I’m not saying Blizzard shouldn’t tweak the system to make it a little less of a bummer, but upping the stakes also means upping the potential for frequent disappointment. That’s just the nature of the beast.
Similarly, high-stakes competition and toxicity tend to go hand-in-hand, and Overwatch’s competitive mode already has an ugly toxic stain. Don’t get me wrong: Overwatch is absolutely not bereft of toxic players even in quick play, but it’s a game whose developer and community have at least tried to avoid the pitfalls of other online gaming communities. It’s a game about having fun and being a team player, one that thrives when players feel unafraid to experiment with heroes and strategies. That spirit pervades much of the game, and it shows in the way tense situations unfold. Generally, when somebody goes Full Shitlord, other players are like, “Chill.
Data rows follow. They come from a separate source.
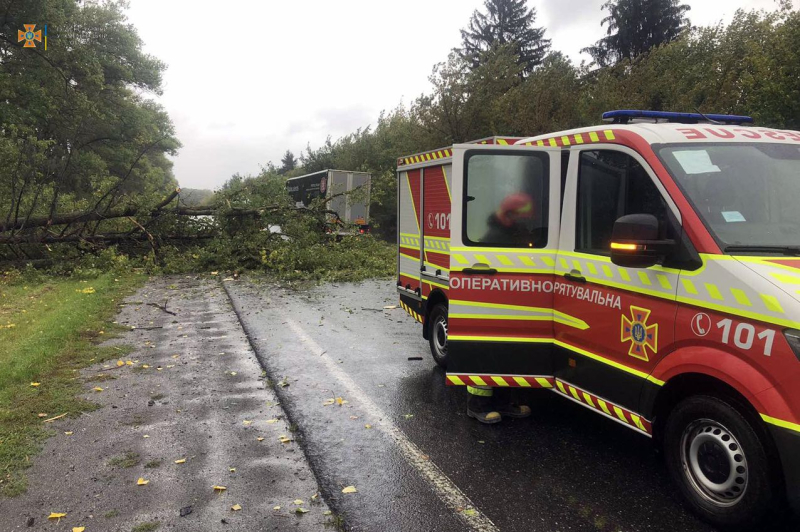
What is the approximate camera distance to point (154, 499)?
355 cm

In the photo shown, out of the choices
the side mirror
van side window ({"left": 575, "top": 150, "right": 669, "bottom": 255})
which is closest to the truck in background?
van side window ({"left": 575, "top": 150, "right": 669, "bottom": 255})

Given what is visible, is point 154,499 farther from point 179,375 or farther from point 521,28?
point 521,28

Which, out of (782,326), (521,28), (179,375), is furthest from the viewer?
(521,28)

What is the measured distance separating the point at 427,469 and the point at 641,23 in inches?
1609

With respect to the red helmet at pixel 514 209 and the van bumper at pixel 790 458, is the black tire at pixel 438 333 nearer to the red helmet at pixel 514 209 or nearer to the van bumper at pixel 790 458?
the red helmet at pixel 514 209

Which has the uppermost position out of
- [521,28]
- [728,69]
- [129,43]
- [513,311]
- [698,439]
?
[521,28]

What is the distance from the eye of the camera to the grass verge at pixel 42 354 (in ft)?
14.5

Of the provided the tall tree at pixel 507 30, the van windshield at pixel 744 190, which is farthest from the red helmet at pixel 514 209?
the tall tree at pixel 507 30

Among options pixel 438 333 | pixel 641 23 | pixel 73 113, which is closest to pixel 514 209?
pixel 438 333

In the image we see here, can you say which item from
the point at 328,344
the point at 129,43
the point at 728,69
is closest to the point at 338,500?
the point at 328,344

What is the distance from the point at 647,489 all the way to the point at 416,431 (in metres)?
1.82

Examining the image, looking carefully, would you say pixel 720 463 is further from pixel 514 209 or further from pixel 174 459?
pixel 174 459

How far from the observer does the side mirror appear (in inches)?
130

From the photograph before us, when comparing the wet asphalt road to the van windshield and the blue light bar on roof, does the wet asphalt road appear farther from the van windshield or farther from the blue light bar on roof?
the blue light bar on roof
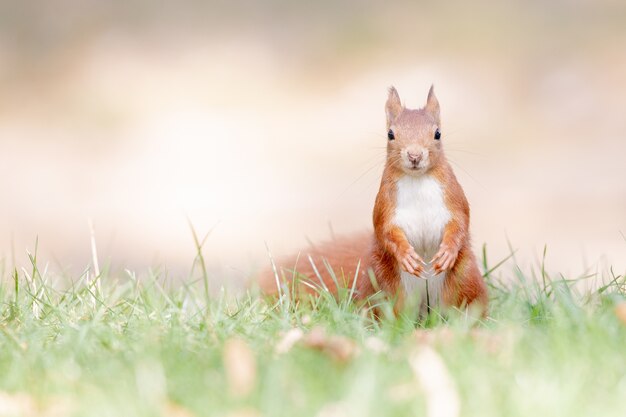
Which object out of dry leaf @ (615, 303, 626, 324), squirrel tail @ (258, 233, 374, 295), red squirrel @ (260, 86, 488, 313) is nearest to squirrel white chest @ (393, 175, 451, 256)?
red squirrel @ (260, 86, 488, 313)

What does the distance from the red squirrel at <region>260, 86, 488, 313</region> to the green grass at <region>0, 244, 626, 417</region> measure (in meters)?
0.12

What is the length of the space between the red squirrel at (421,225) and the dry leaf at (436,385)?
96 cm

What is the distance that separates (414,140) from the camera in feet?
10.4

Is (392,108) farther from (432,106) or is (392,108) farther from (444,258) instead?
(444,258)

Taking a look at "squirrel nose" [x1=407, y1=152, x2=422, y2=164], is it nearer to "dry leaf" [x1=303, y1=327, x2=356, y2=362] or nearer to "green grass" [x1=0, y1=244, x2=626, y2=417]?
"green grass" [x1=0, y1=244, x2=626, y2=417]

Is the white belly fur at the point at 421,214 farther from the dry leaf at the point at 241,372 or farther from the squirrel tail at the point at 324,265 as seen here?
the dry leaf at the point at 241,372

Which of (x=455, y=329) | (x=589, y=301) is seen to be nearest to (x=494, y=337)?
(x=455, y=329)

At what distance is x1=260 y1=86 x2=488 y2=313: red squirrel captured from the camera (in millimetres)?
3141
It’s not actually that big of a deal” or “Hey, losing isn’t the end of the world, especially if you gave it your all for your team.”
In competitive mode, it is a big deal, and I’ve already watched/listened to some players absolutely go for the throat after matches gone awry. Insults, threats, slurs—you name it. Apparently I’m not alone. To the victor goes the spoils. To the loser goes the spoilsports.
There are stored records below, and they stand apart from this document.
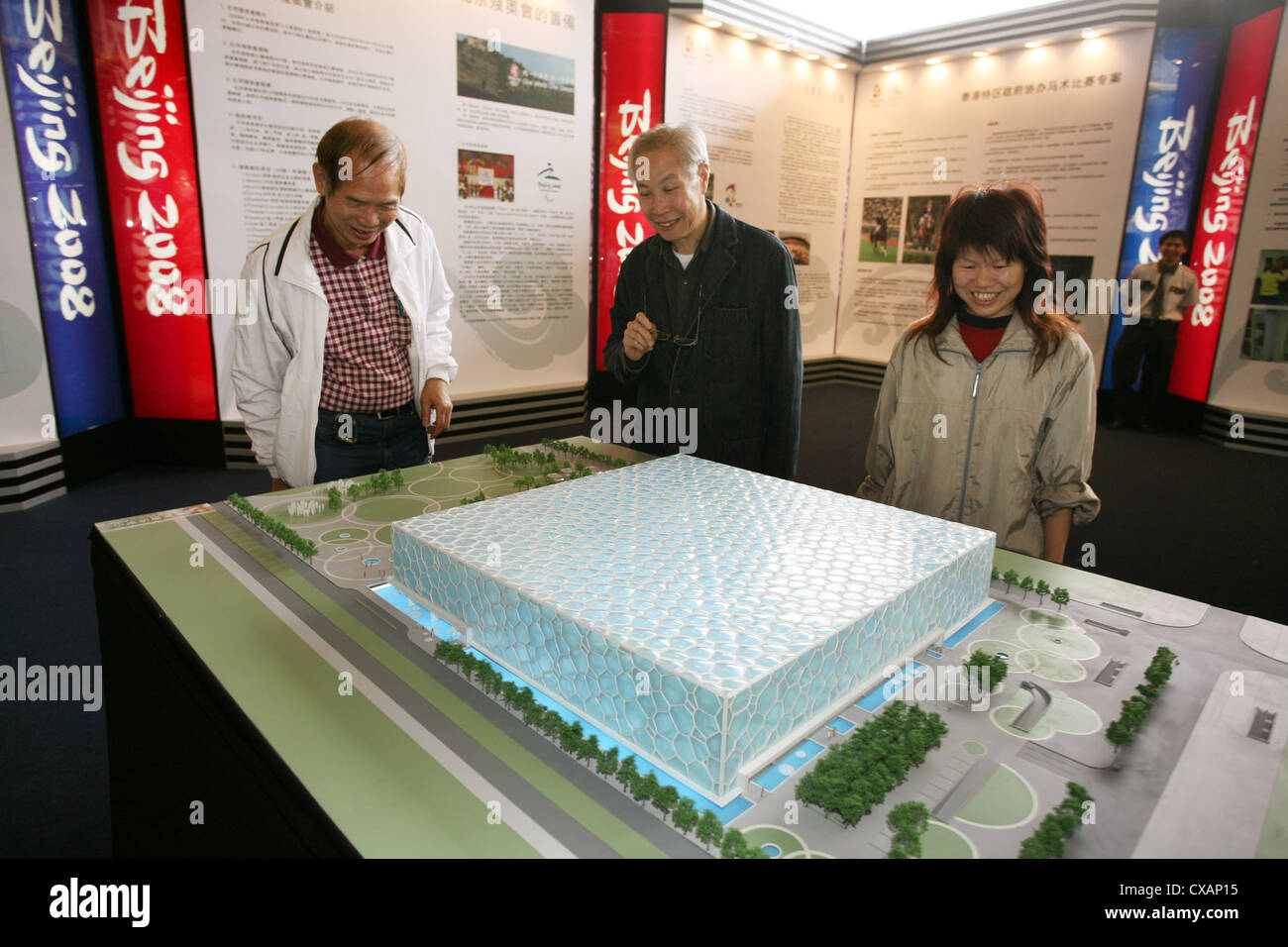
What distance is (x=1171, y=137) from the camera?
20.2 feet

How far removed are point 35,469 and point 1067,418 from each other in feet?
15.6

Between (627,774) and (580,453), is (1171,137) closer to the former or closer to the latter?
(580,453)

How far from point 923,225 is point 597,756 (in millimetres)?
7847

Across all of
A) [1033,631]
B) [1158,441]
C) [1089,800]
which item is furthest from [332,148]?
[1158,441]

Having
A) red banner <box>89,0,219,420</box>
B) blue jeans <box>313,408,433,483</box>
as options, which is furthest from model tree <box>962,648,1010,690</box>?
red banner <box>89,0,219,420</box>

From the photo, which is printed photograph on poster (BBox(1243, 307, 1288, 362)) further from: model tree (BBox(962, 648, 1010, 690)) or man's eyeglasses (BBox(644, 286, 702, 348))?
model tree (BBox(962, 648, 1010, 690))

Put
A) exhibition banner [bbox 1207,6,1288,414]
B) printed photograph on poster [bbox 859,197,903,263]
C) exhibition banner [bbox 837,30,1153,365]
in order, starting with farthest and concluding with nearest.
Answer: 1. printed photograph on poster [bbox 859,197,903,263]
2. exhibition banner [bbox 837,30,1153,365]
3. exhibition banner [bbox 1207,6,1288,414]

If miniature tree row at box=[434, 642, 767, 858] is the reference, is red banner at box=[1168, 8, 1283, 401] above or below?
above

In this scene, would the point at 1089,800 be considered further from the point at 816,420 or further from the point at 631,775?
the point at 816,420

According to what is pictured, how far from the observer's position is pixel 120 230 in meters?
4.32

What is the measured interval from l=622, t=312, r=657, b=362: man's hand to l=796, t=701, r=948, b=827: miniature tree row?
4.19 ft

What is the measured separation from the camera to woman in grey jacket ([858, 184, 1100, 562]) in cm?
175

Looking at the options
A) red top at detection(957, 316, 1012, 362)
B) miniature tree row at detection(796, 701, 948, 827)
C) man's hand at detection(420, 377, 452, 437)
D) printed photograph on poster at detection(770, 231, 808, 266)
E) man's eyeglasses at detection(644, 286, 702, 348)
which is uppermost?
printed photograph on poster at detection(770, 231, 808, 266)

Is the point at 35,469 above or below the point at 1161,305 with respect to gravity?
below
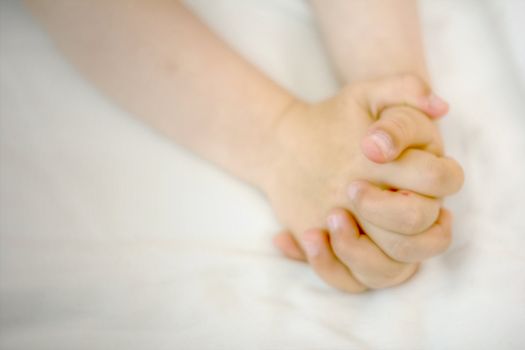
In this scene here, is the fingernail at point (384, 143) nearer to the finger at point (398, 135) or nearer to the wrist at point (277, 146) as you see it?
the finger at point (398, 135)

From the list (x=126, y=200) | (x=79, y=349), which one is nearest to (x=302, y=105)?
(x=126, y=200)

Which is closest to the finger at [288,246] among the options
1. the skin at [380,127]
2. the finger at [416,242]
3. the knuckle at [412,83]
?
the skin at [380,127]

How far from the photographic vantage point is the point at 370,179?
51 cm

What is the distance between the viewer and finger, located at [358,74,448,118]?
0.53 metres

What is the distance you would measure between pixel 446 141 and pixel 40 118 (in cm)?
52

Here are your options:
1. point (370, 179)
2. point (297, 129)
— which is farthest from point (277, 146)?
point (370, 179)

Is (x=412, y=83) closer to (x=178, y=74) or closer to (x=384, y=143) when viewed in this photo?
(x=384, y=143)

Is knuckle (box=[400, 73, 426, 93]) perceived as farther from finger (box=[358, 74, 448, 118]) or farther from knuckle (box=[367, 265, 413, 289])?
knuckle (box=[367, 265, 413, 289])

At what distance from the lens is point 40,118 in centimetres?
64

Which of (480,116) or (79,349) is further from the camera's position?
(480,116)

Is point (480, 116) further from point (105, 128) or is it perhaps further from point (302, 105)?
point (105, 128)

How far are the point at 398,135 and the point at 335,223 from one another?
0.36 feet

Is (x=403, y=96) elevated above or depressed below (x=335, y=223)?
above

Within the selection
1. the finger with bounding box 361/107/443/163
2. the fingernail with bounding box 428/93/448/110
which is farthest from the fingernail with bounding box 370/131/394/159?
the fingernail with bounding box 428/93/448/110
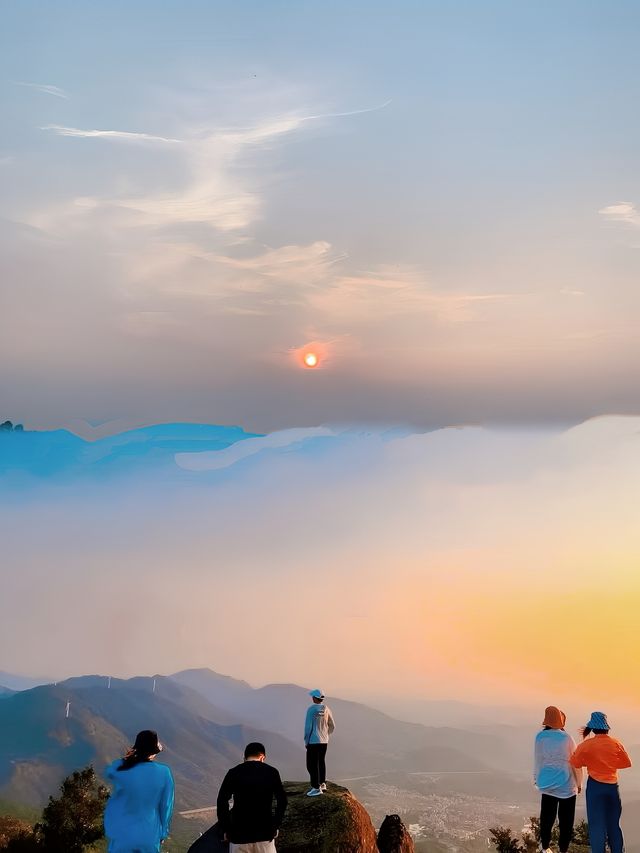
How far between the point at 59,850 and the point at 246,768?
30014 millimetres

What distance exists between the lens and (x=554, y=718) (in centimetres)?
1734

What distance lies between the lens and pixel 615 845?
1736 centimetres

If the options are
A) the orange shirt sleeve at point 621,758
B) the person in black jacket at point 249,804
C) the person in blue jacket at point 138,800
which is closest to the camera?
the person in blue jacket at point 138,800

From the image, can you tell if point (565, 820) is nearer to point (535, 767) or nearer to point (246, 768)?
point (535, 767)

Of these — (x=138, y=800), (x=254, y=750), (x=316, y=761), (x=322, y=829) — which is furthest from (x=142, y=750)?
(x=316, y=761)

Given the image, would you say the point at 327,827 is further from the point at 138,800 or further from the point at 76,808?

Blizzard’s gonna have to police this stuff harder than any company before them if they want to hold on to what makes Overwatch’s community special. They’ve got an uphill battle ahead of them. There’s a tendency for multiplayer game communities to consider competitive the Real mode, while quick play is for scrubs. I worry about what will happen to Overwatch if that mentality takes hold with competitive in its current state. If Blizzard allows all this sewage to seep into the fiber of Overwatch’s identity, it’s gonna be an ugly scene.
Overwatch is, most of the time, a feel-good team game. Introducing high-stakes competition with a muddled message about the importance of individual skill drags the game into confused, oftentimes negative territory. If Blizzard wants this thing to work, they’re gonna have to figure out a competitive framework that’s true to Overwatch’s spirit, rather than just the spirit of competition.